Friday, January 21, 2011

Childhood and Growing Old and Somebody Drives the Zamboni and Dry Skin (coz that never goes away)

I’ve been thinking about childhood and growing old and driving the Zamboni and my inner world has filled up with virtual post-it thoughts and now it’s all turning phrases in the shower and I’ve decided to let them out, write it all down and see where I end up.
The dry skin section is the easy part. I often do my best thinking in the shower (maybe it’s the humidity) and then I need to get it writ down so I sit with my computer and get all pinchy for lack of moisturizer (also the heat’s on here in the north and WOW! I am thinking about dry skin and moisturizer really a lot, I mean I could use an attendant who just follows me around with shea butter but, I digress).
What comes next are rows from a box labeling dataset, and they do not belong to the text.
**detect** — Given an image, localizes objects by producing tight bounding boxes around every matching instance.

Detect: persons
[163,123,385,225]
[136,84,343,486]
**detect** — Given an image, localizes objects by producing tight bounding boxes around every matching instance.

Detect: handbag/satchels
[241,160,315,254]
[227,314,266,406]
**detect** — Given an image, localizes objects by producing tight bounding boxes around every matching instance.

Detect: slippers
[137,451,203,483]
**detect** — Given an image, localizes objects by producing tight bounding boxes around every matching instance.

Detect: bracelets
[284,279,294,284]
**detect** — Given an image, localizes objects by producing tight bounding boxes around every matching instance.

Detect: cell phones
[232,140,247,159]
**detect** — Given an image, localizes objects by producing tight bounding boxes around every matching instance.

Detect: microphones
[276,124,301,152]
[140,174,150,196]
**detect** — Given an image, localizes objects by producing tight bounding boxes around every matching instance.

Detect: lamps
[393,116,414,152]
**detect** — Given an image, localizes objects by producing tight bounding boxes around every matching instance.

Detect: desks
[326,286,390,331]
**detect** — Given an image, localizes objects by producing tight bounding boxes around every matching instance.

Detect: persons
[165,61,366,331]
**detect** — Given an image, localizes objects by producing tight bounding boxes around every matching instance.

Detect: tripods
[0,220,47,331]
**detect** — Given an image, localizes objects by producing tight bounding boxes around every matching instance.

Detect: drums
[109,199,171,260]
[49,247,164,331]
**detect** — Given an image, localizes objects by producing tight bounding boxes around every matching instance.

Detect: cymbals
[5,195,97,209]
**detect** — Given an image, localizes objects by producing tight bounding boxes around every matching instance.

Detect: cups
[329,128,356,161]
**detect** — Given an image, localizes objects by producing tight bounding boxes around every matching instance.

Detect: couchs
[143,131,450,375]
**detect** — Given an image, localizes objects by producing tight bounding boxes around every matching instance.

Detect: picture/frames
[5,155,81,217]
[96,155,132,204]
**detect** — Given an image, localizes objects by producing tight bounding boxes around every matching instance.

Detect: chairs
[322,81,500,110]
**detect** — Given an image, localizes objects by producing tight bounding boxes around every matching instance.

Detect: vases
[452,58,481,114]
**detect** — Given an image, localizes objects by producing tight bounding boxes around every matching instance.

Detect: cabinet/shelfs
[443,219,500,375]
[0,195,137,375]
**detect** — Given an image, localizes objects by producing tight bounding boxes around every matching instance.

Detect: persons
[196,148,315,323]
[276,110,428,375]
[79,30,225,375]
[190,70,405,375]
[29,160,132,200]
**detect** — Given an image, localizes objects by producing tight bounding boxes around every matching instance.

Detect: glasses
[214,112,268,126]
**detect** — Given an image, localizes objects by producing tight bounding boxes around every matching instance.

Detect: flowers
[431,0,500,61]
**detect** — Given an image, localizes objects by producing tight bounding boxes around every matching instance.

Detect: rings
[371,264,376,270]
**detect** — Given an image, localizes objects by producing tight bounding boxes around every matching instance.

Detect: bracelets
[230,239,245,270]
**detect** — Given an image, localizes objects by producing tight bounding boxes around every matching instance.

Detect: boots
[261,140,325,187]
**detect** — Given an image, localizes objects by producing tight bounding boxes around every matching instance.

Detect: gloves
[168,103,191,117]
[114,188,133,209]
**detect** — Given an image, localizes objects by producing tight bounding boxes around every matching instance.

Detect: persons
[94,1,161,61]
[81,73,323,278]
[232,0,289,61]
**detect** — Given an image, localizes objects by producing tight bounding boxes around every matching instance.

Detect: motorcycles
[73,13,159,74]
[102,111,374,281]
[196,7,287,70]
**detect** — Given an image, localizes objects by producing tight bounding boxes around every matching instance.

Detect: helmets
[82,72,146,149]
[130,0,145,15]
This concludes the dry skin portion of our program.
“Note to self: focus.”
-The Tao of the Wonder Pets
I’m not even sure how the childhood and growing old and the Zamboni relate. Well, that’s not completey true, I know how they relate in the stew of post-its that is my thought process (even Arugula sandwiches fit in there- really) I’m just not sure that I can put it in words to paper (yeah, I still think in terms of paper even whilst I tap away at my lap top) in fewer than a squillion. (For the uninitiated squillion is a LOT of words.)
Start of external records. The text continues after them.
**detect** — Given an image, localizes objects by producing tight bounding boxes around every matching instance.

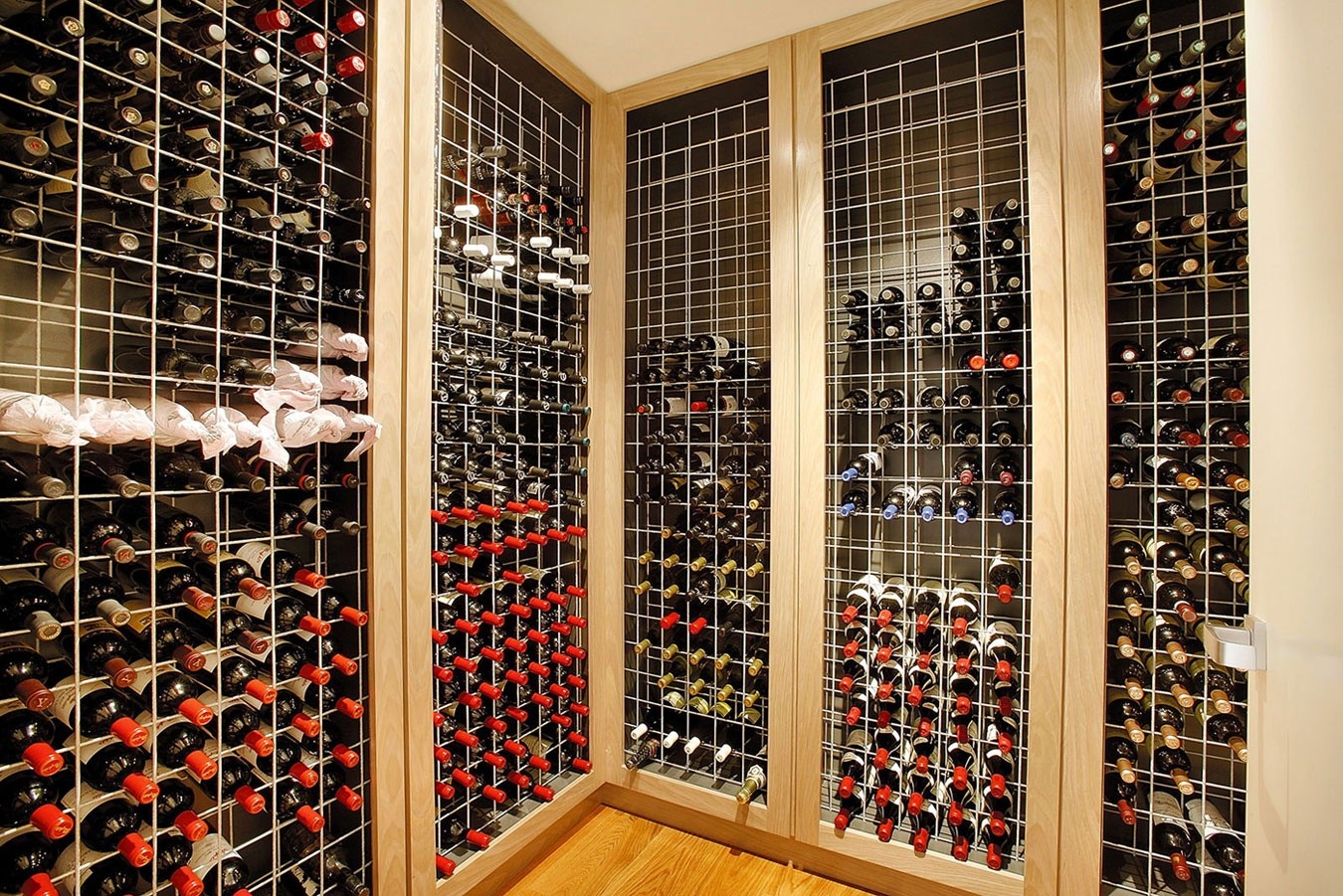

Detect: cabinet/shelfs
[0,0,1252,896]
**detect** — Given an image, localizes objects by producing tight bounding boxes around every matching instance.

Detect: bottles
[0,0,1248,896]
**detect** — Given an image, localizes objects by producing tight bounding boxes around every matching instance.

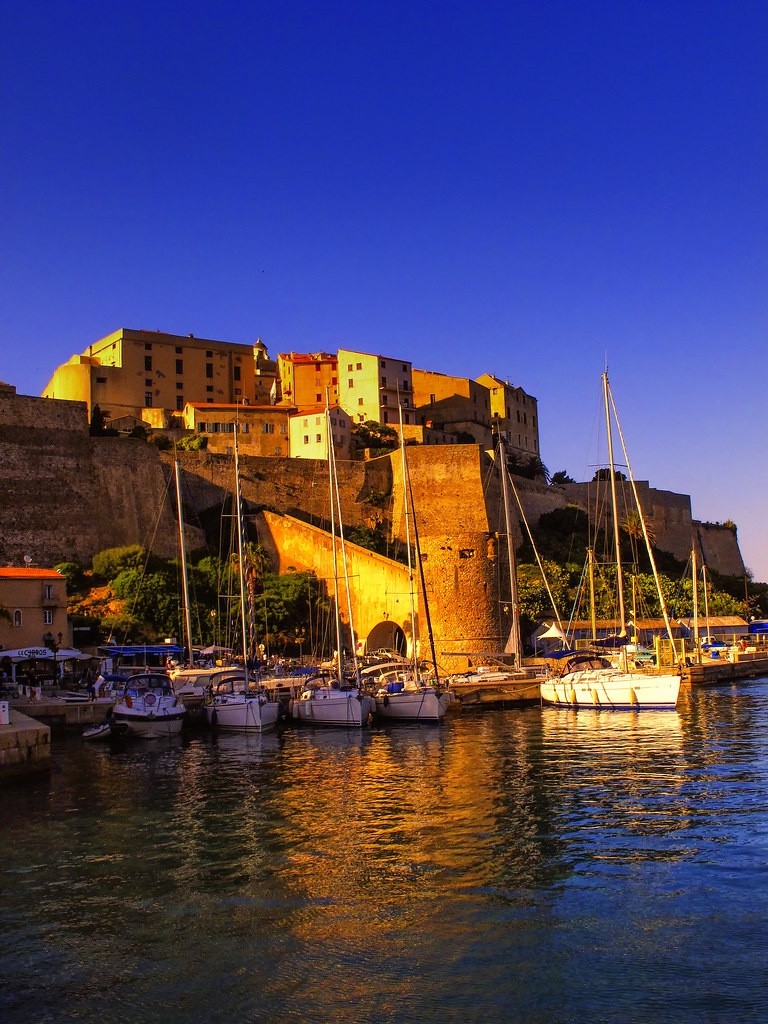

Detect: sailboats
[539,369,684,709]
[120,384,454,737]
[429,416,578,707]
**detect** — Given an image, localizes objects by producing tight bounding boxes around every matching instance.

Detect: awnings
[97,646,184,654]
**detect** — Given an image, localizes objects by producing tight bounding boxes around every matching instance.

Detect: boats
[667,550,768,686]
So, to childhood: recently we had a fairly lively discussion around the lunch table at work wherein various members spent no small amount of words and time mourning the passing of the ideal, urban-free, video game-less, safe and always secure, no crime, running through the trees, breathing only clean air, mom and dad at home, “ollie-ollie-oxen-free-oh!”, not worrying about the state of the planet childhood. The childhood they felt everyone should have and (most importantly) that they did, indeed, have. I found myself thinking: “wait-up here I think that a lovely childhood can be had in many different ways and  in many different times”. I also thought that maybe (just maybe) these people have their “hind-sight glasses” set to soft focus and their “what is this world coming to glasses” set to sharp focus.
This is not to say that these people did not have the wonderful childhood they recall and describe. I’m sure they did but that’s the point.  They were children and this was childhood and they are remembering the world in which they lived (and ran laughing and playing at break-neck speed) through the eyes of the children that they were. I’m also fairly certain that part of the wonder of childhood is that one does not really, clearly, see the adult world (in the moment or in memory- how could one? We were kids at the time.)
Thinking about the discussion (as I pondered my own run through the neighborhood, getting sun burnt, climbing trees, and sharing with 7 siblings childhood) I kept asking myself:  “Was life really safer back when? Were we really more secure, younger and carefree?”  I’m not so sure. I’m not saying we were not all those things I’m just not sure it was better. I think it was just, well what it was. We had uglier clothes and a little more space for sure but well was it so very better?
I know we worried. We didn’t worry about pollution (one of the lunch-roomers felt that today’s kids have been confronted with “being green and global warming” and that kids shouldn’t have to be faced with such large issues out of their control. He thought that maybe it robbed them of being kids…well, maybe but…). But maybe not… Us, well we worried about nuclear annihilation. WE DID! How could we not? We had drills in school. We ducked, we covered. We waited for the time the bomb would go off. (I remember wondering, even as a little kid, how the sweater pulled up over my head was gonna protect me if the boiler we were ducking next to blew up. Some kids were so scared that someone always threw up.) and yet we were still pretty carefree little kids coz the bomb was only really a problem during duck and cover. The generation of kids before us probably worried about world war and after us, well, I guess they got oil shortages and over population and these guys- they get global warming, the greenhouse effect and 911.
My point is: “t’was ever thus”.
I went to the census bureau site. Did you know that at the end of the 1920s there were 8.4 homicides per 100,000 people? At the end of the 1940s it was 6.4. In 1959: 4.9; 1969: 7.3; 1979: 9.7; 1989: 8.7, 1999: 5.7 and in 2008 it was 5.8. Did we really grow up in a safer world or do we just have our adult eyes on and read the paper (I don’t know about you but I didn’t much read the paper when was seven)? I guess you’d have to look at your own personal time and decide for your ownself.
So, here we are, at the bottom if not the end. We haven’t covered video games and TV and Orphan Annie on the radio but maybe we don’t need to. I guess (for me, my ownself) I’ve decided that the ideal childhood is not a finite or absolute set of carefree and out-of-doors with no electronics time but rather a combination being loved and taught and tickled and cherished. Whether it’s a woods, or beach or cornfield (poor Mr. Konnitzer, the hold out farmer in our post war suburban sprawl, he didn’t see his cornfield as the hide and seek playground that we did) or a city street or an urban hallway that one hurtles down and through with childish abandon well, that’s just the window dressing to what makes childhood ideal.
This (I’m sure you’ll agree) is way long enough. Aging and the Zamboni driver will just have to wait.